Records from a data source
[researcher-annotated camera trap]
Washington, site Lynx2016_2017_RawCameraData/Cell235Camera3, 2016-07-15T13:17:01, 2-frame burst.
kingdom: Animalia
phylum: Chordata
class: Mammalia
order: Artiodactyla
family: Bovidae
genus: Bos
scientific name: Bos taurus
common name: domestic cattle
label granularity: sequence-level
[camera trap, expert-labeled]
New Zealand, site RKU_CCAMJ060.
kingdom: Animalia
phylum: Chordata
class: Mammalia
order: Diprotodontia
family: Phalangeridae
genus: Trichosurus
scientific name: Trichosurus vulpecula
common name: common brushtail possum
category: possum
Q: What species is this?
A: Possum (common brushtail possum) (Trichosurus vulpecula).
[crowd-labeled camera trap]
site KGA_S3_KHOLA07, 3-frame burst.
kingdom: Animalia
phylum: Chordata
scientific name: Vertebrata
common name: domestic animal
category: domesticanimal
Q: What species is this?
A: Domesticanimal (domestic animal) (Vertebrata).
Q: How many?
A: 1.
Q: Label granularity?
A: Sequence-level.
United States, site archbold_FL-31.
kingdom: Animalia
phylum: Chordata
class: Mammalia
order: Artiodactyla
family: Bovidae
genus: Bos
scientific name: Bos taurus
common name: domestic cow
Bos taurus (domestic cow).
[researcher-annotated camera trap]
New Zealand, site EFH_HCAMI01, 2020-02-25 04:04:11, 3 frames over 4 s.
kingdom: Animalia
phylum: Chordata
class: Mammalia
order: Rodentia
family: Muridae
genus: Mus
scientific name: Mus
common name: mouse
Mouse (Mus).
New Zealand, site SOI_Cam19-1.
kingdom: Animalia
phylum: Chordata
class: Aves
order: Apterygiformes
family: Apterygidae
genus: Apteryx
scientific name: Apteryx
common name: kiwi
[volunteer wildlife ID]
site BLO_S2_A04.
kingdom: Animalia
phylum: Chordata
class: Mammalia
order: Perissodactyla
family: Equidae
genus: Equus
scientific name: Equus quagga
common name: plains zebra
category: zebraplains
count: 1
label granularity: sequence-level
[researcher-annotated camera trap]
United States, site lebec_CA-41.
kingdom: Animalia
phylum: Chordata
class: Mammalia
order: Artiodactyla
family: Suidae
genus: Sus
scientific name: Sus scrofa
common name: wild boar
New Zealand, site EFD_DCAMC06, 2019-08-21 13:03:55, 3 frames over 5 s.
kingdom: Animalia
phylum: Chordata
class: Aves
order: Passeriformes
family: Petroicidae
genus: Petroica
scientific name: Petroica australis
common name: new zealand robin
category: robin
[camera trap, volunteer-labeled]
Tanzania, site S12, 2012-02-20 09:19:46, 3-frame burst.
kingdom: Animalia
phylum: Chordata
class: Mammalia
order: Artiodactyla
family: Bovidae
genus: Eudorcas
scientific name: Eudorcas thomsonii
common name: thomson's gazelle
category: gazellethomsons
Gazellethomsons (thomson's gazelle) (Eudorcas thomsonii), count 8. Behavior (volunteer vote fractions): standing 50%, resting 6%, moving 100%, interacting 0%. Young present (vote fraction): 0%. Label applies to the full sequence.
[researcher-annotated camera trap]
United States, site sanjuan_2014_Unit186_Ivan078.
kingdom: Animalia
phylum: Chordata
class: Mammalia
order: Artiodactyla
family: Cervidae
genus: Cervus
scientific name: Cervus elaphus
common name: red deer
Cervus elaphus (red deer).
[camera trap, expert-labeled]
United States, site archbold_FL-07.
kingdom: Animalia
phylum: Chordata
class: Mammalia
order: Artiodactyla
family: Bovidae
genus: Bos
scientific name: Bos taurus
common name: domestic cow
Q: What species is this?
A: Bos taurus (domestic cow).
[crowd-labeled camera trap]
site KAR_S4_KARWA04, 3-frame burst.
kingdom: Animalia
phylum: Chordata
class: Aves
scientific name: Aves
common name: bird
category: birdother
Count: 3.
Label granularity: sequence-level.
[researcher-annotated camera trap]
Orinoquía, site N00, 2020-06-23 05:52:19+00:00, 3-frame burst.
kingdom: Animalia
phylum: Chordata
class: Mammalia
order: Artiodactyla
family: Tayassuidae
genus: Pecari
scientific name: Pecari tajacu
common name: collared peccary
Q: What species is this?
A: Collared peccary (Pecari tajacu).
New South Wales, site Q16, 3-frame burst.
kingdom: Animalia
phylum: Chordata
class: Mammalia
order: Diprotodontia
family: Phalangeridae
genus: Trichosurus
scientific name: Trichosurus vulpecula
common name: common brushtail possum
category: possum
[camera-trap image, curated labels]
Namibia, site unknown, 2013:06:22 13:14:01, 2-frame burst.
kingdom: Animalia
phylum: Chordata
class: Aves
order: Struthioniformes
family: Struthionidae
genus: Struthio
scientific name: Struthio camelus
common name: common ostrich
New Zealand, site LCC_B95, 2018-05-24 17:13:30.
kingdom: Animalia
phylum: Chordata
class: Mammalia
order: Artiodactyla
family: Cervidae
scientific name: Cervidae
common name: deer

**Exercise brief:** When you reach the end of the data above, set it all down again unchanged.

**The answer:**
[researcher-annotated camera trap]
Washington, site Lynx2016_2017_RawCameraData/Cell235Camera3, 2016-07-15T13:17:01, 2-frame burst.
kingdom: Animalia
phylum: Chordata
class: Mammalia
order: Artiodactyla
family: Bovidae
genus: Bos
scientific name: Bos taurus
common name: domestic cattle
label granularity: sequence-level
[camera trap, expert-labeled]
New Zealand, site RKU_CCAMJ060.
kingdom: Animalia
phylum: Chordata
class: Mammalia
order: Diprotodontia
family: Phalangeridae
genus: Trichosurus
scientific name: Trichosurus vulpecula
common name: common brushtail possum
category: possum
Q: What species is this?
A: Possum (common brushtail possum) (Trichosurus vulpecula).
[crowd-labeled camera trap]
site KGA_S3_KHOLA07, 3-frame burst.
kingdom: Animalia
phylum: Chordata
scientific name: Vertebrata
common name: domestic animal
category: domesticanimal
Q: What species is this?
A: Domesticanimal (domestic animal) (Vertebrata).
Q: How many?
A: 1.
Q: Label granularity?
A: Sequence-level.
United States, site archbold_FL-31.
kingdom: Animalia
phylum: Chordata
class: Mammalia
order: Artiodactyla
family: Bovidae
genus: Bos
scientific name: Bos taurus
common name: domestic cow
Bos taurus (domestic cow).
[researcher-annotated camera trap]
New Zealand, site EFH_HCAMI01, 2020-02-25 04:04:11, 3 frames over 4 s.
kingdom: Animalia
phylum: Chordata
class: Mammalia
order: Rodentia
family: Muridae
genus: Mus
scientific name: Mus
common name: mouse
Mouse (Mus).
New Zealand, site SOI_Cam19-1.
kingdom: Animalia
phylum: Chordata
class: Aves
order: Apterygiformes
family: Apterygidae
genus: Apteryx
scientific name: Apteryx
common name: kiwi
[volunteer wildlife ID]
site BLO_S2_A04.
kingdom: Animalia
phylum: Chordata
class: Mammalia
order: Perissodactyla
family: Equidae
genus: Equus
scientific name: Equus quagga
common name: plains zebra
category: zebraplains
count: 1
label granularity: sequence-level
[researcher-annotated camera trap]
United States, site lebec_CA-41.
kingdom: Animalia
phylum: Chordata
class: Mammalia
order: Artiodactyla
family: Suidae
genus: Sus
scientific name: Sus scrofa
common name: wild boar
New Zealand, site EFD_DCAMC06, 2019-08-21 13:03:55, 3 frames over 5 s.
kingdom: Animalia
phylum: Chordata
class: Aves
order: Passeriformes
family: Petroicidae
genus: Petroica
scientific name: Petroica australis
common name: new zealand robin
category: robin
[camera trap, volunteer-labeled]
Tanzania, site S12, 2012-02-20 09:19:46, 3-frame burst.
kingdom: Animalia
phylum: Chordata
class: Mammalia
order: Artiodactyla
family: Bovidae
genus: Eudorcas
scientific name: Eudorcas thomsonii
common name: thomson's gazelle
category: gazellethomsons
Gazellethomsons (thomson's gazelle) (Eudorcas thomsonii), count 8. Behavior (volunteer vote fractions): standing 50%, resting 6%, moving 100%, interacting 0%. Young present (vote fraction): 0%. Label applies to the full sequence.
[researcher-annotated camera trap]
United States, site sanjuan_2014_Unit186_Ivan078.
kingdom: Animalia
phylum: Chordata
class: Mammalia
order: Artiodactyla
family: Cervidae
genus: Cervus
scientific name: Cervus elaphus
common name: red deer
Cervus elaphus (red deer).
[camera trap, expert-labeled]
United States, site archbold_FL-07.
kingdom: Animalia
phylum: Chordata
class: Mammalia
order: Artiodactyla
family: Bovidae
genus: Bos
scientific name: Bos taurus
common name: domestic cow
Q: What species is this?
A: Bos taurus (domestic cow).
[crowd-labeled camera trap]
site KAR_S4_KARWA04, 3-frame burst.
kingdom: Animalia
phylum: Chordata
class: Aves
scientific name: Aves
common name: bird
category: birdother
Count: 3.
Label granularity: sequence-level.
[researcher-annotated camera trap]
Orinoquía, site N00, 2020-06-23 05:52:19+00:00, 3-frame burst.
kingdom: Animalia
phylum: Chordata
class: Mammalia
order: Artiodactyla
family: Tayassuidae
genus: Pecari
scientific name: Pecari tajacu
common name: collared peccary
Q: What species is this?
A: Collared peccary (Pecari tajacu).
New South Wales, site Q16, 3-frame burst.
kingdom: Animalia
phylum: Chordata
class: Mammalia
order: Diprotodontia
family: Phalangeridae
genus: Trichosurus
scientific name: Trichosurus vulpecula
common name: common brushtail possum
category: possum
[camera-trap image, curated labels]
Namibia, site unknown, 2013:06:22 13:14:01, 2-frame burst.
kingdom: Animalia
phylum: Chordata
class: Aves
order: Struthioniformes
family: Struthionidae
genus: Struthio
scientific name: Struthio camelus
common name: common ostrich
New Zealand, site LCC_B95, 2018-05-24 17:13:30.
kingdom: Animalia
phylum: Chordata
class: Mammalia
order: Artiodactyla
family: Cervidae
scientific name: Cervidae
common name: deer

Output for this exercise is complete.